Problem is most of them are over water

[–] [email protected] -1 points 7 months ago (2 children)
[–] [email protected] 6 points 7 months ago (1 children)

Ah yes, surely people are willing to go to the middle of massive oceans on a boat to see the eclipse :P

[–] [email protected] -3 points 7 months ago (1 children)

If they care enough, they will.

[–] [email protected] 3 points 7 months ago

"It's one banana, Michael. What could it cost? $10?"

[–] [email protected] 2 points 7 months ago (1 children)

If you have a space ship, you don't even have to wait for them to hit Earth. There's constantly total eclipses from each of the planets and moons.
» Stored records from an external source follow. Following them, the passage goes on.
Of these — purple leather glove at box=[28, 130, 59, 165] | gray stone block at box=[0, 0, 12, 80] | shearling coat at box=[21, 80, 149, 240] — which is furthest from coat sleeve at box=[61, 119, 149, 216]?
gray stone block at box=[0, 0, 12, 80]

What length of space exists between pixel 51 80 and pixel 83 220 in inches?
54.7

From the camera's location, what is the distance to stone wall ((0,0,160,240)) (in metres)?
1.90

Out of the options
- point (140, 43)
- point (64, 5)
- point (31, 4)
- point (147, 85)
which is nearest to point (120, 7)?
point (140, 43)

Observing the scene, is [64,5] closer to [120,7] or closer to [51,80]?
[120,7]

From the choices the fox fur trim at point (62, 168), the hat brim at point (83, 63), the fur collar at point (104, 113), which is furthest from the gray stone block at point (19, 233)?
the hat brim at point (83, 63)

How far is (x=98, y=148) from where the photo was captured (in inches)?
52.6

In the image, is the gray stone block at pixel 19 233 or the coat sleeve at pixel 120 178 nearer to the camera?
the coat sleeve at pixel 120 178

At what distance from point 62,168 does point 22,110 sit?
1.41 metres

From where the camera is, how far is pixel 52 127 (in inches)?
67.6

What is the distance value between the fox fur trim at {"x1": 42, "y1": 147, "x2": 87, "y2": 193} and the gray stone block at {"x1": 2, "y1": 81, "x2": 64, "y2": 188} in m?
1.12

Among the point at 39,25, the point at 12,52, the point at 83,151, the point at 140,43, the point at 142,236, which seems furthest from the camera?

I'm very curious what a total eclipse from a body with an atmosphere would look like.

[–] [email protected] 1 points 7 months ago (1 children)

What do you mean? Isn't Earth a body with an atmosphere? Also, I get your point, but boats are a lot more accessible than spacecraft.
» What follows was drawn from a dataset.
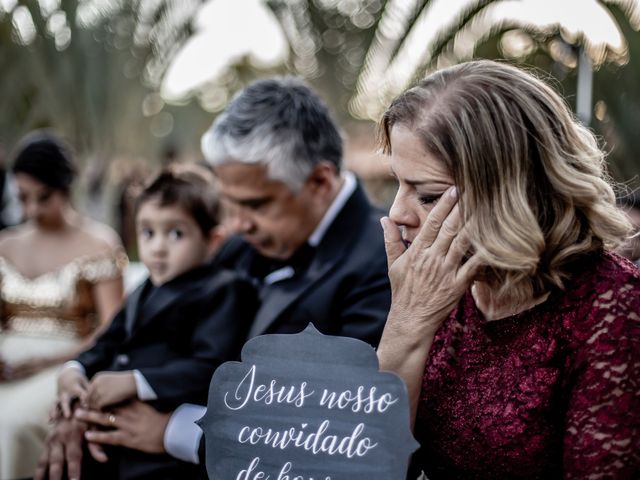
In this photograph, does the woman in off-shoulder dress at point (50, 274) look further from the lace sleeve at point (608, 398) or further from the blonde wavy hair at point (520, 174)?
the lace sleeve at point (608, 398)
[–] [email protected] 3 points 7 months ago

I mean where the eclisping body has an atmosphere. The moon is a solid body with hard edges. It can give total eclipses, annular eclipses (where the entire moon is surrounded by the sun but it doesn't block the whole thing because it's farther from the Earth), and partial eclipses (where they overlap but aren't entirely on top of each other).
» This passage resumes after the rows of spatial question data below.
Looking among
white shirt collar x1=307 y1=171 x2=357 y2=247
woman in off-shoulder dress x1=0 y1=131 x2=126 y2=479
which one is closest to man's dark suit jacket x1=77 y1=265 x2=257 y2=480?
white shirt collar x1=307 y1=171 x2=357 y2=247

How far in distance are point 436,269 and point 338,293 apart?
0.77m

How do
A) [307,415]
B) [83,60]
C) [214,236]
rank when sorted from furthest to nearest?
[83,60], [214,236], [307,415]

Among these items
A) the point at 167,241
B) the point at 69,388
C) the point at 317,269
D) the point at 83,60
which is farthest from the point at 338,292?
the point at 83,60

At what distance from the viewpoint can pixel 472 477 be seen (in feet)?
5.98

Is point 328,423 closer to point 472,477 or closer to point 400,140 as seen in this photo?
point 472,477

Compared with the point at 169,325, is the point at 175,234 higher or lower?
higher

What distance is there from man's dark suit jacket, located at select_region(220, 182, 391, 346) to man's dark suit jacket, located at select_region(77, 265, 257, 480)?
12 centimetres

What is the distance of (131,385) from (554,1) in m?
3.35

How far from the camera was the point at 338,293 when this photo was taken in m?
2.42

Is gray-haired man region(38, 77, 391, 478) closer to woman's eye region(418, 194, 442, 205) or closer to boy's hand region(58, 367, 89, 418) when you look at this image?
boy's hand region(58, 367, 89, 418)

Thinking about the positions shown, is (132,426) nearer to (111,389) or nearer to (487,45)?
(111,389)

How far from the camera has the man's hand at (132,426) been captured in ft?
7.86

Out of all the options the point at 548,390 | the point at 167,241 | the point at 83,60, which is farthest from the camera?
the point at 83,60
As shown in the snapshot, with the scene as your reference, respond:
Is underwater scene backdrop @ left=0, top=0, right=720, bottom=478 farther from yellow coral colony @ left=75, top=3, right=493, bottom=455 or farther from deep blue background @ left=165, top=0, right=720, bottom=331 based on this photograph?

Earth would make a different kind of shadow where there would be other variations depending on whether the planet itself and/or the atmosphere are fully or partially covering the sun.

And then there's Jupiter, where the atmosphere is much larger than the rocky core and the pressure is high enough that it's not very well defined where the atmosphere transitions from gas to liquid to solid, which would probably give a different effect for eclipses. Though that depends on how opaque or transparent it is, also the sun's apparent size would be smaller, so it might be kinda underwhelming.